The following message was found on the back of a Trader Joe's receipt outside the East Liberty store.
Please send help.
I came to the new Trader Joe's when it opened at 9 a.m. Friday morning. All I wanted was some flaxseed tortilla chips and coconut chicken spring rolls. Mayor Ravenstahl shook our hands as we entered, and the perky employees put leis around our necks, shimmying to upbeat disco tunes.
I was not able to escape.
The serpentine check-out lines strangled the flow of customers in and out of the store, and a fight over the last nonfat apricot-mango yogurt fully disabled the exits. A good Samaritan was able to smuggle out a few of the children, but the full staff and scores of customers remain trapped.
The dairy is gone, and the freezers have been decimated. The tandoori spinach rice bowl I grabbed in the initial riot is now of equivalent value on the black market to a day's work. After a few more days of appreciation, I may command a small gang.

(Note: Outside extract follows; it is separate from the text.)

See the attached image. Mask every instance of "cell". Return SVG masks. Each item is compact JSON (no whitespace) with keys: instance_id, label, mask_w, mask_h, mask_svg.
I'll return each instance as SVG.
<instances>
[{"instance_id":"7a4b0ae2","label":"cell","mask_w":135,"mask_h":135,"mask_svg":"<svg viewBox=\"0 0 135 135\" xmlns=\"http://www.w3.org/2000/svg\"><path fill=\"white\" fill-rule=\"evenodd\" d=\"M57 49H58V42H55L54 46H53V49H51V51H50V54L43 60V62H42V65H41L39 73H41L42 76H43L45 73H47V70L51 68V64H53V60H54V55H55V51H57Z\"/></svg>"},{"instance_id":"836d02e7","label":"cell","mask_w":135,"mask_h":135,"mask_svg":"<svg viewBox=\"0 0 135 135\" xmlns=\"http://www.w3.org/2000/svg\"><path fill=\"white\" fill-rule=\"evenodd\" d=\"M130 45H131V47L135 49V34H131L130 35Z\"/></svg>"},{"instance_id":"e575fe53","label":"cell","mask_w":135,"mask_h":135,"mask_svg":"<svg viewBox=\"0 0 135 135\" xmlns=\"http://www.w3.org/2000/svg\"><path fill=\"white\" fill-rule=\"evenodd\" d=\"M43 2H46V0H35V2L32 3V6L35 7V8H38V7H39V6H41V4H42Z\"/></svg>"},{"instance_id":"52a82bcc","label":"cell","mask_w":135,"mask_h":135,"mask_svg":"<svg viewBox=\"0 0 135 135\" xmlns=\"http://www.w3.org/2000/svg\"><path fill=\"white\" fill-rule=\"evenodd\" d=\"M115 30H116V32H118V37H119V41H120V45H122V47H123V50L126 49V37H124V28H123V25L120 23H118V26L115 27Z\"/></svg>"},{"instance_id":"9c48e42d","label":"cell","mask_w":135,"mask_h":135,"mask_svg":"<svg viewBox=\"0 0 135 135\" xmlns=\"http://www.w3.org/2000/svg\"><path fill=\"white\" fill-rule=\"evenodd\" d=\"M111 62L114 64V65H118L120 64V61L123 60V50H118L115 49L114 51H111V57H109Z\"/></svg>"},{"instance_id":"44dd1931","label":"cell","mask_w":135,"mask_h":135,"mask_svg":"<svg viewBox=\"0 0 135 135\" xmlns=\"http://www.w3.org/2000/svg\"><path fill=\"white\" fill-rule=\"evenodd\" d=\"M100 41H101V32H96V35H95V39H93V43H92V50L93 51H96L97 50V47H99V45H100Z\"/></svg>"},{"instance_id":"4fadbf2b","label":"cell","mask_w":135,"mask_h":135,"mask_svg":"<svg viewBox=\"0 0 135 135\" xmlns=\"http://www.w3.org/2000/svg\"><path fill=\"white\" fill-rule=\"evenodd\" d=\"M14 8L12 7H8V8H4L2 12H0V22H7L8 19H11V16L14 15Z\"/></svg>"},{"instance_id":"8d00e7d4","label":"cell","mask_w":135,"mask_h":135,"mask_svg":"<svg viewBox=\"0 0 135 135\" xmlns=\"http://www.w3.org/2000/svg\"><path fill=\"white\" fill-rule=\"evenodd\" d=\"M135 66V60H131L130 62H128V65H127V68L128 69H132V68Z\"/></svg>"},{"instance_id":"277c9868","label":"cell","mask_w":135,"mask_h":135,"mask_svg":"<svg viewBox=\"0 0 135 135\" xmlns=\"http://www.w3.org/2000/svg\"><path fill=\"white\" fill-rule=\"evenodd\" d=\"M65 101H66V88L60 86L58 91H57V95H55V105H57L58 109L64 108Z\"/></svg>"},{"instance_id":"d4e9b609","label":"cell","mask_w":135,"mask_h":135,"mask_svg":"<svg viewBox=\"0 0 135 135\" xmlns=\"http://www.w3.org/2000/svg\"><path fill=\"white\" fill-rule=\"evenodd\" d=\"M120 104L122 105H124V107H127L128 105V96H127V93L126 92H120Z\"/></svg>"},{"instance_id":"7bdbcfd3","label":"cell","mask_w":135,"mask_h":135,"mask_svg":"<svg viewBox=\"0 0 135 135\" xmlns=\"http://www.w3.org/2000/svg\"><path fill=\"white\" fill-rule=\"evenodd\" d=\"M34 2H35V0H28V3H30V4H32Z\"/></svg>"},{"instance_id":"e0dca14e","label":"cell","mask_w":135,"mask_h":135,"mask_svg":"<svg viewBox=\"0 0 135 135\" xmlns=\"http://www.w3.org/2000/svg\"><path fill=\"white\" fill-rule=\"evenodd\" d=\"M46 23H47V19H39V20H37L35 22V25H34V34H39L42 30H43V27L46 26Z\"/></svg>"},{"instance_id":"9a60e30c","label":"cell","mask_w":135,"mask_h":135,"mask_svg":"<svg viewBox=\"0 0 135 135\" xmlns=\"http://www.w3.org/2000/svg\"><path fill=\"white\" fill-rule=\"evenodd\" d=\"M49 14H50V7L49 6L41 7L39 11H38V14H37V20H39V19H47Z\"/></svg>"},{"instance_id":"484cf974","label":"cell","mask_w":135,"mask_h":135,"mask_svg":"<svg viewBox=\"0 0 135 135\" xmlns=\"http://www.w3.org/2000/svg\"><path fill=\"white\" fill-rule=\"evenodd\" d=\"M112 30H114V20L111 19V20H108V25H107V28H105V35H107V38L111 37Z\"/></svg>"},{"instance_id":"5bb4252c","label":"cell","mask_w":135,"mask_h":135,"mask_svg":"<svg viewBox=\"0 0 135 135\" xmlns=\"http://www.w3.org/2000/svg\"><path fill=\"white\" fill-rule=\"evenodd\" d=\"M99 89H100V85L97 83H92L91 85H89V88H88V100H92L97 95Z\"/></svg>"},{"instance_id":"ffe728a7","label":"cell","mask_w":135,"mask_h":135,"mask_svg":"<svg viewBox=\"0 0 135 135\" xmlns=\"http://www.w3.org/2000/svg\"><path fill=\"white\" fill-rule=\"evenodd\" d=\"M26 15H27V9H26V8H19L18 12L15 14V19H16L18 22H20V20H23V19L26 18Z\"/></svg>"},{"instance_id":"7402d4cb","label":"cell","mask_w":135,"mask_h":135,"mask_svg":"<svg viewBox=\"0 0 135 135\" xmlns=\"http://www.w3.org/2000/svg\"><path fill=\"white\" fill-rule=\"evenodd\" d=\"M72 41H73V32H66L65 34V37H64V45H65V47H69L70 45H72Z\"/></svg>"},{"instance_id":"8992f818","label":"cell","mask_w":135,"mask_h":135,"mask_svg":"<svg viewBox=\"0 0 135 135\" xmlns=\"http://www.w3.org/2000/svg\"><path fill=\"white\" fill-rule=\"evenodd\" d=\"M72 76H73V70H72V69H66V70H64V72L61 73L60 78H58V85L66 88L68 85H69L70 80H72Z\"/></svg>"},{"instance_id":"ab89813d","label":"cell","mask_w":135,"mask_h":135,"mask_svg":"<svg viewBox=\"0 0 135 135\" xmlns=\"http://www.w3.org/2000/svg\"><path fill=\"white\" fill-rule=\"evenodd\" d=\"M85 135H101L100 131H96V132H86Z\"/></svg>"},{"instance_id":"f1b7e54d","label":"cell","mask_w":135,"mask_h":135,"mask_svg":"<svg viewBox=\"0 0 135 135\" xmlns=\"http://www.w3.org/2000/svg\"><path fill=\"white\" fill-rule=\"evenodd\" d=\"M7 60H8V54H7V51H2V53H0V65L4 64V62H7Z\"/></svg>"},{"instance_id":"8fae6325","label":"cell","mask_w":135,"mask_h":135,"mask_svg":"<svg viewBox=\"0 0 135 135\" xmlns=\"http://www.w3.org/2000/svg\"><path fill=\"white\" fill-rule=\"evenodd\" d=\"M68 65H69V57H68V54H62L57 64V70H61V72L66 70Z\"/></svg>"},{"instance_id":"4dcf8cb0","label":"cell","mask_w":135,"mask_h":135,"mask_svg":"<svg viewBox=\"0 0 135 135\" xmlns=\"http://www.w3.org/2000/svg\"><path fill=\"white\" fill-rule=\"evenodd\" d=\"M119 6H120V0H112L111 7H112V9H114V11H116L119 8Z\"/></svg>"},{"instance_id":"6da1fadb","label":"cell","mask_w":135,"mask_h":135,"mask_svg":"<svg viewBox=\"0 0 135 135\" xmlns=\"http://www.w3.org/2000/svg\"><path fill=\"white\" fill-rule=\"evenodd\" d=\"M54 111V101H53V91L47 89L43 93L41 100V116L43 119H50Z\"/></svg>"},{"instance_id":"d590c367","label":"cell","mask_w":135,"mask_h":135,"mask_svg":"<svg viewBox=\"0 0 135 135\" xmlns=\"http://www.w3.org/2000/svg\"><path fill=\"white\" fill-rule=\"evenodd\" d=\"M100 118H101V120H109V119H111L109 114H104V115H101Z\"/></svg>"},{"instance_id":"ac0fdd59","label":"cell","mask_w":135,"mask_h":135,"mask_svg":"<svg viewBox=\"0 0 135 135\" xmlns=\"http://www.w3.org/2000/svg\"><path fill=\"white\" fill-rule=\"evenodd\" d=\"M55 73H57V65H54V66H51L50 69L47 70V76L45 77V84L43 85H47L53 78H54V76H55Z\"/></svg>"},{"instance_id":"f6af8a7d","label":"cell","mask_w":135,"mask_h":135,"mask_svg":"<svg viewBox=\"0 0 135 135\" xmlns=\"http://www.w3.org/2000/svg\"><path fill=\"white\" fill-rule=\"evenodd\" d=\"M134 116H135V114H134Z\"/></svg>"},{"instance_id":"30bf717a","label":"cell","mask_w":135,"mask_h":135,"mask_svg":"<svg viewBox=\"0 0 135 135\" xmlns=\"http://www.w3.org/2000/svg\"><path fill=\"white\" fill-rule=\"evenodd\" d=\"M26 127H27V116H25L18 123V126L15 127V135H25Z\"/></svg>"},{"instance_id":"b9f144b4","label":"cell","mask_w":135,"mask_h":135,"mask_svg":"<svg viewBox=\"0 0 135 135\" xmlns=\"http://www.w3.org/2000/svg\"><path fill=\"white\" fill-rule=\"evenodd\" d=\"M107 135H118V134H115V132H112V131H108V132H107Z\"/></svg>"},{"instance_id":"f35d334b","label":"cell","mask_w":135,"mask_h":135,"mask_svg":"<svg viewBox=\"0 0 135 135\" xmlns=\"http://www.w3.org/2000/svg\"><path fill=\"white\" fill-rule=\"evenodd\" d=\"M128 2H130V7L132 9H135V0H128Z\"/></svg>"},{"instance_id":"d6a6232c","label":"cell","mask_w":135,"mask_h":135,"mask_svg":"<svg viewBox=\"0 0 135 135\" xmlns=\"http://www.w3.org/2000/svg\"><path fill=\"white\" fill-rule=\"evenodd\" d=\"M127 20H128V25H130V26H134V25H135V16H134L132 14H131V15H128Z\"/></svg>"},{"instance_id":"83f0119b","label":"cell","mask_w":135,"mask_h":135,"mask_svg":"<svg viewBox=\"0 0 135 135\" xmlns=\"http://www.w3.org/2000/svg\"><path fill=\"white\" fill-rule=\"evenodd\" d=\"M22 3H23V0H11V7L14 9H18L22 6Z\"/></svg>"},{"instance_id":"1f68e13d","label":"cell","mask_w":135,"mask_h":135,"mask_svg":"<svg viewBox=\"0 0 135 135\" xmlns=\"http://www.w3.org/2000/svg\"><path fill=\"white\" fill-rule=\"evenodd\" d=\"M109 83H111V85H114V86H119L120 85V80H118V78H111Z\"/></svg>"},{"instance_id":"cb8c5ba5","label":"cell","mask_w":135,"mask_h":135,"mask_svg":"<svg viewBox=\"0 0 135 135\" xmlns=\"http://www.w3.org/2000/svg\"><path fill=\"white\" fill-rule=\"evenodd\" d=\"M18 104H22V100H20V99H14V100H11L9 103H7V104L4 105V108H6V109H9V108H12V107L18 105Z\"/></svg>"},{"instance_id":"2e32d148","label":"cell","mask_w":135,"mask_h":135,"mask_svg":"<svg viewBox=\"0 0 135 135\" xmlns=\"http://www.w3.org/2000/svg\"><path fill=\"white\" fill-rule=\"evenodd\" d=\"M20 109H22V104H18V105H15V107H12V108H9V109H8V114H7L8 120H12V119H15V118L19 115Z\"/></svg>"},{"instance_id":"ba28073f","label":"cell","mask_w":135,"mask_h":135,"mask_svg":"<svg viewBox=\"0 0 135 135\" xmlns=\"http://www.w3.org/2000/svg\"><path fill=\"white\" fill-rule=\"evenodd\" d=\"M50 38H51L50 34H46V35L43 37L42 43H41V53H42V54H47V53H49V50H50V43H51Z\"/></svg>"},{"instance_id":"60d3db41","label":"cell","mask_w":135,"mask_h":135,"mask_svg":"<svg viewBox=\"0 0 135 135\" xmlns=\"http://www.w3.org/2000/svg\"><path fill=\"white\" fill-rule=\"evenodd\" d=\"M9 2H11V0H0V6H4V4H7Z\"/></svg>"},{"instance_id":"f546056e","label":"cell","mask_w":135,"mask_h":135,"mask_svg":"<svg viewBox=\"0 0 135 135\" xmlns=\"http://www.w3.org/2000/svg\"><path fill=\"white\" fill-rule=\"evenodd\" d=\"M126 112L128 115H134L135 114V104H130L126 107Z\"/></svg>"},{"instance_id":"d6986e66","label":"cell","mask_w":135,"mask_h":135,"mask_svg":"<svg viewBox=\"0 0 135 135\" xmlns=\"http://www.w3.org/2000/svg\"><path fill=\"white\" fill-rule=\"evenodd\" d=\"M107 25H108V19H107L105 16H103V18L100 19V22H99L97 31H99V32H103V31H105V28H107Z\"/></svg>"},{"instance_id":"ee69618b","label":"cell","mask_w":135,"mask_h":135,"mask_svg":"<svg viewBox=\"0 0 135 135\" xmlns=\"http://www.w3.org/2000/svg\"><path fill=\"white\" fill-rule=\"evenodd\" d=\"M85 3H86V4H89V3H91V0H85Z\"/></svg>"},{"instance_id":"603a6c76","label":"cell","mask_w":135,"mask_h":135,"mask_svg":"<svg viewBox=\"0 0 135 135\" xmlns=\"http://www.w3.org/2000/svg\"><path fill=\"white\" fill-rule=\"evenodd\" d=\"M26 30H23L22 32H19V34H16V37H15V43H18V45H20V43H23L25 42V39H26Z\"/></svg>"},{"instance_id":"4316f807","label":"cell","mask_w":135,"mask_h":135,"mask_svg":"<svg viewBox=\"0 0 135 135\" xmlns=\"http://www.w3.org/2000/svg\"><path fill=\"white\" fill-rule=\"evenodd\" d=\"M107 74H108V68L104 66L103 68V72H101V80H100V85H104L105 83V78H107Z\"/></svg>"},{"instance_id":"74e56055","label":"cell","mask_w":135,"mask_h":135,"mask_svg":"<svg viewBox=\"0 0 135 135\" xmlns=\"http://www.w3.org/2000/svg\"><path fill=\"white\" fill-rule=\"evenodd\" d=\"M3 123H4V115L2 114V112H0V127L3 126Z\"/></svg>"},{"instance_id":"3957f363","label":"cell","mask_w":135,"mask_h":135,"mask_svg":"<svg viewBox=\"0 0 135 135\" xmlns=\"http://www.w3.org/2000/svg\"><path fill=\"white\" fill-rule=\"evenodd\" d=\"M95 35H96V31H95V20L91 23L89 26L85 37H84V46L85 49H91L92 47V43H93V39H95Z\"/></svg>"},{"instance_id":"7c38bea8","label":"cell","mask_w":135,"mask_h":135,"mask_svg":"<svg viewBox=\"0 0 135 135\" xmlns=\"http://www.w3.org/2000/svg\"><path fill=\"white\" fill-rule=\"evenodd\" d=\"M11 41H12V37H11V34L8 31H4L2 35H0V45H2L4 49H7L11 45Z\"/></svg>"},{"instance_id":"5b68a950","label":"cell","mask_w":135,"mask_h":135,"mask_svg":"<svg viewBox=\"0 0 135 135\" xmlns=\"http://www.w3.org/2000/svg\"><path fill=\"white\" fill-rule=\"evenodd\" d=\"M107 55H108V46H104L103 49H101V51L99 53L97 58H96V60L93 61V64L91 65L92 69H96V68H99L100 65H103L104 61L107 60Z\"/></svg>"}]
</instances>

There are rumors going around that Whole Foods has fresh fruit the size of beach balls. When the scurvy starts setting in, we only will become more delusional. It's reported that a clan of CMU engineering students hunkered down by the bread shelves has started devising a way to tunnel to the rival store and smuggle out their produce.
To keep up morale, store managers have begun distributing sandwich cookies and little cups of coffee, but I fear there soon may be another uprising. A veteran Trader Joe's shopper who drove from two states away for the opening has appointed herself commander of a group based near the soaps. They maintain a rivalry with a unit of rogue cashiers who patrol the aisles at night.
Estimates of the store's population have varied from 120 to 350. It's impossible to pin down, as one faction of elderly shoppers has taken to living on the miniature bridges above the shelves and throws jars of house-brand vitamins at you if you look up to count them.
Reports are coming in now that it seems the engineering students have sent an exploratory group on a test tunnel run.
The electricity has been cut -- Giant Eagle Market District employees are blamed -- and the sandwich cookies are nearly gone.
I am giving this note to a CMU student whom I have paid off with my rice bowl and a number of leis. If anyone is reading this, please tell Whole Foods I'm sorry.